De Pothnal à Mangalore



Février 2017. La scène se passe dans la gare routière de Mangalore. Je viens de passer deux jours extraordinaires avec Vishalakshi (ma première filleule) et Mamatha (l'assistante de Satish à Pothnal).  Elles sont toutes les deux originaires des villages voisins de Belthangadhi et Ujire dans le Sud du Karnataka, à environ 50 kilomètres de Mangalore. Nous sommes sur le point de quitter Vishalakshi qui va retourner à la pension où elle séjourne depuis qu'elle a commencé ses études d'infirmière et nous allons rejoindre Pothnal. 15 heures de voyage en bus nous attendent. Mamatha est allée acheter quelques "en-cas" pour tenir le coup durant ce long périple.
Avril 2017. Mamatha est envoyée à Mangalore pour suivre une formation en informatique pendant 3 semaines.

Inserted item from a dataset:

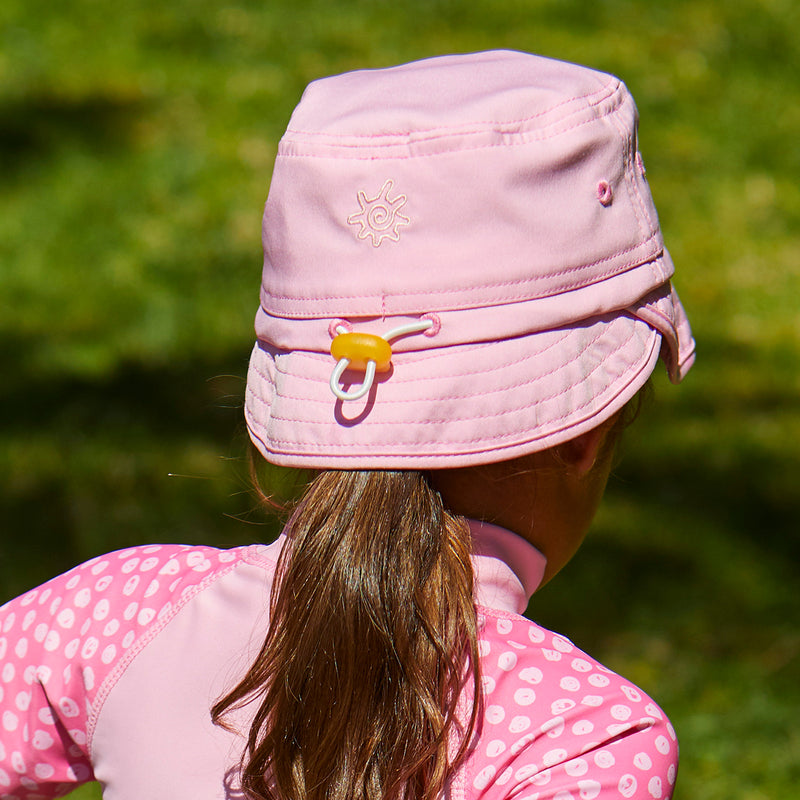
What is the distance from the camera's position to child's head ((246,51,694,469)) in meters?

Elle retrouve Vishalakshi et partage la même chambre dans la même pension gratuite proposée par l'Etat aux jeunes issus de milieux défavorisés... La vie est parfois bien faite.

jeudi 13 avril 2017

Elle a montré la voie


La boucle est bouclée. Vishalakshi, 21 ans, vient d'obtenir son diplôme d'infirmière délivré par l'Université de Mangalore. La petite fille, qui n'avait que 8 ans lorsque j'ai décidé de la parrainer grâce à l'association "Un enfant par la main", est devenue une jeune fille qui a pris en main son destin. Grâce au parrainage et au soutien sans faille de l'association Vimukti Ujire, elle va avoir un vrai travail et envisager un avenir plus serein. Bien sûr, elle va devoir rembourser d'abord l'emprunt qu'elle a contracté pour aller au bout de ses études, mais la jeune fille épanouie et rieuse veut aller encore plus loin. Elle aimerait devenir formatrice pour les jeunes qui, comme elle, se sont lancés dans ce métier de la santé. Elle a ouvert la voie et le parrain que je suis a toutes les raisons d'être fier de son beau parcours. J'espère que beaucoup d'autres enfants parrainés avec le soutien de Vimukti Pothnal auront la même détermination pour aller au bout de leurs rêves.

vendredi 7 avril 2017

Bilans de santé gratuits


Sur le plan de la santé, nous avons pu constater de visu, lors de nos récents séjours à Pothnal (novembre et janvier/février), le véritable engagement de l'équipe de Vimukti. Des check-ups santé sont régulièrement organisés. A Pothnal, ils ont lieu à l'intérieur de la guest house transformée pour la circonstance en infirmerie et en salle de soins (une chambre est affectée aux contrôles effectués par l'infirmière et une seconde chambre tient lieu de cabinet pour les visites individualisées avec un médecin de Manvi. Shanta (la plus expérimenté mais seulement présente une ou deux fois par semaine) assure parfaitement son rôle de manager. Lalitha, jeune infirmière recrutée récemment, effectue des visites régulières dans les familles et Anamma (infirmière à l'hôpital de Pothnal) vient leur prêter main forte pour les check-ups organisés dans les villages (le plus souvent à l'ombre d'un arbre sur la place publique). Mamatha (l'assistante de Satish) tient le registre des consultations et un carnet de santé permet le suivi de chacun des patients. Ces bilans sont réalisés à titre de soins préventifs mais lorsque des situations plus alarmantes sont détectées, les individus sont envoyés à l'hôpital (Pothnal, Manvi, ou Raichur pour les cas les plus graves).